L’ancien cadre de PASTEF Lababa Faye révèle sa rupture avec le leadership d’Ousmane Sonko
Mon engagement au sein de PASTEF n’a jamais été motivé par la recherche d’une position, de privilèges ou de distinctions honorifiques. J’y ai adhéré avec une conviction profonde : celle de bâtir un Sénégal plus juste, plus transparent et respectueux de l’État de droit.
J’ai connu les années de combat acharné, les réunions discrètes, les pressions incessantes et les sacrifices personnels. J’ai vu des femmes et des hommes abandonner leur confort, parfois même leur sécurité, pour défendre un idéal qui nous transcendait tous.
Lorsque notre vision a pris forme au pouvoir, j’ai cru que le plus ardu était derrière nous. J’imaginais que le moment était enfin venu de gouverner avec humilité, dans le respect des institutions et au service exclusif du peuple sénégalais. Cependant, mes certitudes se sont progressivement effondrées.

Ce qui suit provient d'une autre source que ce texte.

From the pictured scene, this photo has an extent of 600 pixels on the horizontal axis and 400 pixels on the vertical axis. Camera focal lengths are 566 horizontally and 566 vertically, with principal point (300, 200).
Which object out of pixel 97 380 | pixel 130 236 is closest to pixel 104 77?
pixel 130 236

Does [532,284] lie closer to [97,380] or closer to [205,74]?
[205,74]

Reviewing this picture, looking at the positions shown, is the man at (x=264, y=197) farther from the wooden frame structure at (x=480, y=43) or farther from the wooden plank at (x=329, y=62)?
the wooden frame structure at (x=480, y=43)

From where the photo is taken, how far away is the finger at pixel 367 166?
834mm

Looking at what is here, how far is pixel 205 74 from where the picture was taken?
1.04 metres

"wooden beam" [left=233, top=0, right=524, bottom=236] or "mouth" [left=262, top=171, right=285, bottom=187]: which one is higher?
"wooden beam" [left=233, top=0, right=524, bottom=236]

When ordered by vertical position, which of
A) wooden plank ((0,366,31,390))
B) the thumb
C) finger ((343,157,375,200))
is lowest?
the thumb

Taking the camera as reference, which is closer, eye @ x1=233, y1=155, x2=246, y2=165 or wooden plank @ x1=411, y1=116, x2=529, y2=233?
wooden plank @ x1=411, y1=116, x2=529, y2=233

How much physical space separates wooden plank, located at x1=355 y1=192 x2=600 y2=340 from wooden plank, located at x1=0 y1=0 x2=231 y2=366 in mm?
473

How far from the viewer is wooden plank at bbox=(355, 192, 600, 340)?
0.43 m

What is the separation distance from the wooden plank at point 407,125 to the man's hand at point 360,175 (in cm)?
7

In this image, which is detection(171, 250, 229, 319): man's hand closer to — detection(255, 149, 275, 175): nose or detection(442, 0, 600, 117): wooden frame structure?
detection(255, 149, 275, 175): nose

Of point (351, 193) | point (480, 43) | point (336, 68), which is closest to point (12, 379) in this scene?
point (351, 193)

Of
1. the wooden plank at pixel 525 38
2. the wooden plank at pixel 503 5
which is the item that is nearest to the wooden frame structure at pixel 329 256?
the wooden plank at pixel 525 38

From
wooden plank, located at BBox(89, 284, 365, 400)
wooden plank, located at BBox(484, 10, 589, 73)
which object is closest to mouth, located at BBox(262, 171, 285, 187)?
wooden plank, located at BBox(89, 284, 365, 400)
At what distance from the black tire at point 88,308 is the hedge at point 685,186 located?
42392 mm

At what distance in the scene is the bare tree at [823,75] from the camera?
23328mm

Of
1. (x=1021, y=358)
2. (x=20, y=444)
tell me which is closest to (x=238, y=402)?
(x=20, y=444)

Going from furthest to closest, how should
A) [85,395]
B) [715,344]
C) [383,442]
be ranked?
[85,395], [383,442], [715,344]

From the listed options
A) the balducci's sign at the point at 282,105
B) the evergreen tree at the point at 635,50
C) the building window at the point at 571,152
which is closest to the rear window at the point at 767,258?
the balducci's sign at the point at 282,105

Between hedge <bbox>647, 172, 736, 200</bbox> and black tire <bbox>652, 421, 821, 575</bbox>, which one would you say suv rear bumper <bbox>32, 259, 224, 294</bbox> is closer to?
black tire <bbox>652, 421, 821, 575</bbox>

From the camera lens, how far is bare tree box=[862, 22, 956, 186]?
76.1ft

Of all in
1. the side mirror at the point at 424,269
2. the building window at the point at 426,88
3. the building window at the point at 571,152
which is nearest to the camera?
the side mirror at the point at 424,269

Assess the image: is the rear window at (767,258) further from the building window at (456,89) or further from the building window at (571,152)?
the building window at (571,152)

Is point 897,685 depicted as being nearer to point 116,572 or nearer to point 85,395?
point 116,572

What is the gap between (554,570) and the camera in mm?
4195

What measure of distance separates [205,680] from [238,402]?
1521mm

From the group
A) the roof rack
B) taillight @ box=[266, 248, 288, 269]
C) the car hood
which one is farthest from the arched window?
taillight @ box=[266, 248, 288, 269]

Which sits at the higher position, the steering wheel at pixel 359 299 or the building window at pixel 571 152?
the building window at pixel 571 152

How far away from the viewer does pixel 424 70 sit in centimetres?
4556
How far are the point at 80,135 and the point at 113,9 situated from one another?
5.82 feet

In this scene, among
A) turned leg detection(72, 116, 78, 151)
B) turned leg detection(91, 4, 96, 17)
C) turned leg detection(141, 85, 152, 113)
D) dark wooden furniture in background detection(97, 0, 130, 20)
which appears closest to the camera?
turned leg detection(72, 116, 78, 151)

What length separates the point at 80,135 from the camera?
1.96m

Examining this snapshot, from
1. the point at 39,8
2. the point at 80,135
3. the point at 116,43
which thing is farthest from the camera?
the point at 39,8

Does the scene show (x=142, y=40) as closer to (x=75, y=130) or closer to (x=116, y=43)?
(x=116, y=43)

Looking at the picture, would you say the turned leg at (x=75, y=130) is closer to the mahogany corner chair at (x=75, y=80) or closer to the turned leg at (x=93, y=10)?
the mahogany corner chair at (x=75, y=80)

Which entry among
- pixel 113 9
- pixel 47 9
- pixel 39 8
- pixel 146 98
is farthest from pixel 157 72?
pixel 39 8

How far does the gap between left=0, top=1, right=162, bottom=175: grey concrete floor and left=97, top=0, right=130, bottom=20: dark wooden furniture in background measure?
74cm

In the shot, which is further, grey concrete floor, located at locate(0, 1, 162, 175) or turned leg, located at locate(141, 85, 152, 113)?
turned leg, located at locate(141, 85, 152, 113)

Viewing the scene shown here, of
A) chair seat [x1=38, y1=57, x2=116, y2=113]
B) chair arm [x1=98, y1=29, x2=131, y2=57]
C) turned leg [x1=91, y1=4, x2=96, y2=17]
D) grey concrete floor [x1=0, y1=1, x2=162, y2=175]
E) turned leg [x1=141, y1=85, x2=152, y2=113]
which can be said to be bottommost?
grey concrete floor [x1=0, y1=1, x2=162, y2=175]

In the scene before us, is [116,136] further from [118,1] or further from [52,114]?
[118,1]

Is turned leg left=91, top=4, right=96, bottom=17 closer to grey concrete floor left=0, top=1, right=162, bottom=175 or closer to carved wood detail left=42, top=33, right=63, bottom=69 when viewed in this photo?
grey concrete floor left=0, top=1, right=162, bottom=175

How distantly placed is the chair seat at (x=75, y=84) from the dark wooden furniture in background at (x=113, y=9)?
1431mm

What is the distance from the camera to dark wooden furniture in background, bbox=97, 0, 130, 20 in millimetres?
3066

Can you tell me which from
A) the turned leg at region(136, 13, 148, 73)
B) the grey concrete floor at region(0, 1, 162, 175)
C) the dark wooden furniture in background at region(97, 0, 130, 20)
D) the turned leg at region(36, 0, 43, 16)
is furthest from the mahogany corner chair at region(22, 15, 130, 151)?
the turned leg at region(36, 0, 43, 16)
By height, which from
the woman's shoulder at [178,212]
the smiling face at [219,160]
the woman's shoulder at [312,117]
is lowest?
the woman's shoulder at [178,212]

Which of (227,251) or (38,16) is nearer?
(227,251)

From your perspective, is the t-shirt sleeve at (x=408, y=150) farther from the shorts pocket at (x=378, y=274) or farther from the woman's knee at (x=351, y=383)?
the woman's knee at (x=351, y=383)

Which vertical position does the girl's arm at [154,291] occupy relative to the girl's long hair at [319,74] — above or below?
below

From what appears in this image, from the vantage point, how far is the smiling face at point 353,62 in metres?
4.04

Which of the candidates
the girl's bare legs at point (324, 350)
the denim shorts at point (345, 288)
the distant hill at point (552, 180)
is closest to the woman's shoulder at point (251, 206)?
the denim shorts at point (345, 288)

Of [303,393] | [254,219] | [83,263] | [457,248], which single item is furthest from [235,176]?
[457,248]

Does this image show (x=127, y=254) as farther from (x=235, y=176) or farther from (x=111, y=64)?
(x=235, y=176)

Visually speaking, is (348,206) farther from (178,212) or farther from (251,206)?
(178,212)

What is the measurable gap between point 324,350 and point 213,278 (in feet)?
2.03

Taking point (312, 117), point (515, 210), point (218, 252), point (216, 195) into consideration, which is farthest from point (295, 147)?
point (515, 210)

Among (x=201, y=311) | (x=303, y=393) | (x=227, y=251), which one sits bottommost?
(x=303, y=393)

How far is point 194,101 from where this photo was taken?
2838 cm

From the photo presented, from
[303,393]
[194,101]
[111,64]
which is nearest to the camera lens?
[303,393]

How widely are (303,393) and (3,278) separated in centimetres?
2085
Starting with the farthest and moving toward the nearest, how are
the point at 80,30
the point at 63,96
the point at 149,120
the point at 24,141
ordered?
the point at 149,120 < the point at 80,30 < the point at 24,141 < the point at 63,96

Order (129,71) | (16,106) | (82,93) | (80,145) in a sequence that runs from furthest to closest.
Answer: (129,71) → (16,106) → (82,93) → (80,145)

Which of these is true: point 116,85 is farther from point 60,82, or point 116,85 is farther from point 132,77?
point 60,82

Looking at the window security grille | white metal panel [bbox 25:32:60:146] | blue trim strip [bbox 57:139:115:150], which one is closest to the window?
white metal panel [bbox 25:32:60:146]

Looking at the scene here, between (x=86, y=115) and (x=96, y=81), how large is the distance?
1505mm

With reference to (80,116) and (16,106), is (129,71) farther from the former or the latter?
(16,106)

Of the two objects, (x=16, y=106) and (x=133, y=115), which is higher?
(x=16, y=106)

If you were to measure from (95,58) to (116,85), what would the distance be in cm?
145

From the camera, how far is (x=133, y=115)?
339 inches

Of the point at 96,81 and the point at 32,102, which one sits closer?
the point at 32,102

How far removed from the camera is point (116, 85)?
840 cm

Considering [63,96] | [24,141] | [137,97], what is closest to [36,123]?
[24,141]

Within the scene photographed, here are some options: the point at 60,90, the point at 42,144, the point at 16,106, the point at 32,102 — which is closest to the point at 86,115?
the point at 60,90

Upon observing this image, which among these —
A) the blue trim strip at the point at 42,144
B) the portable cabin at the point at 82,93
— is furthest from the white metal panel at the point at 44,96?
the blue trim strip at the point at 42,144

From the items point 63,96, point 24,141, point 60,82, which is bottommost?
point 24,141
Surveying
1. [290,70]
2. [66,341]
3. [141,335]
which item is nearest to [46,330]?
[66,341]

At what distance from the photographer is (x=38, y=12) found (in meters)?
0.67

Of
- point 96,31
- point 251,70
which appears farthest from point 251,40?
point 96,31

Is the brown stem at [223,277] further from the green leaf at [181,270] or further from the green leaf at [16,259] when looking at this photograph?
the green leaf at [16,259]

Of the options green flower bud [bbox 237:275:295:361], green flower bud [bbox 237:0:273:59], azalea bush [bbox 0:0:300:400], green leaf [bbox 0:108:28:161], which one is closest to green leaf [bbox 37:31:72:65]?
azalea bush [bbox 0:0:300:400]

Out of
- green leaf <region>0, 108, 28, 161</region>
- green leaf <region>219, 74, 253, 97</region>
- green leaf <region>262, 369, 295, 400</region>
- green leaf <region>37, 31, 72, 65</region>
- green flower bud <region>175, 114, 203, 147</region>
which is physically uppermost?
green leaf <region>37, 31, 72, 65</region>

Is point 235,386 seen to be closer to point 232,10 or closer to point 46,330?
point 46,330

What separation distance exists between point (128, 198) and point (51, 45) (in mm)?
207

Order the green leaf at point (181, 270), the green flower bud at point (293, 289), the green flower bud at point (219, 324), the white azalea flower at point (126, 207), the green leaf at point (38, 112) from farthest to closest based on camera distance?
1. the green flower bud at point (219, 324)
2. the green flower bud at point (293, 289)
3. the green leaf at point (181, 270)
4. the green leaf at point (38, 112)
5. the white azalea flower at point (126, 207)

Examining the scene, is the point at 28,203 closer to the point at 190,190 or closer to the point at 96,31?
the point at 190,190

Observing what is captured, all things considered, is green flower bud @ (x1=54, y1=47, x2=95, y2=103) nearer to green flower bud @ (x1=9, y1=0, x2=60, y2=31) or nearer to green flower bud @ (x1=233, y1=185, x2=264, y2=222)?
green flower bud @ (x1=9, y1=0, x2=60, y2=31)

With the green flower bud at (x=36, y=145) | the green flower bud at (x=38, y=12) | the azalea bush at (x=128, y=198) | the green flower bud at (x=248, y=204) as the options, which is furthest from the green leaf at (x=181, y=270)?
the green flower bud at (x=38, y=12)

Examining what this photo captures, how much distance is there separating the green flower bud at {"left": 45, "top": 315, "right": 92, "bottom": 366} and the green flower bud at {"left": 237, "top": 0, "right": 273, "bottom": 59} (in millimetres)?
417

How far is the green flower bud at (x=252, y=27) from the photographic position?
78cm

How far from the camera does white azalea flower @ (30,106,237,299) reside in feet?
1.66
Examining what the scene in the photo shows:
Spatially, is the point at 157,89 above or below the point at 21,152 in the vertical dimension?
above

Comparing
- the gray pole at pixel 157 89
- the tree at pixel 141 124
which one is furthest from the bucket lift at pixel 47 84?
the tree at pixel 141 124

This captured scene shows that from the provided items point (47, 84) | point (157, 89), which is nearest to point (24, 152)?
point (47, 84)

D’après mon expérience, le dialogue interne s’est graduellement refermé. La divergence d’opinions est devenue suspecte. L’esprit critique, pourtant essentiel à toute organisation démocratique, semblait de moins en moins toléré. Beaucoup ont choisi le silence, d’autres ont préféré partir discrètement, parfois par épuisement, parfois par déception.
C’est alors que j’ai réalisé que le danger principal ne venait plus seulement de nos opposants politiques. Il pouvait aussi émaner de notre propre fonctionnement.
J’ai ensuite observé une divergence de plus en plus marquée entre deux conceptions de l’exercice du pouvoir. D’une part, celle d’un Président de la République qui assume les prérogatives que lui confère la Constitution. D’autre part, celle d’un leadership politique dont l’influence me semblait dépasser le simple cadre d’un chef de parti. À mes yeux, cette dualité ne pouvait fonctionner durablement sans générer des tensions.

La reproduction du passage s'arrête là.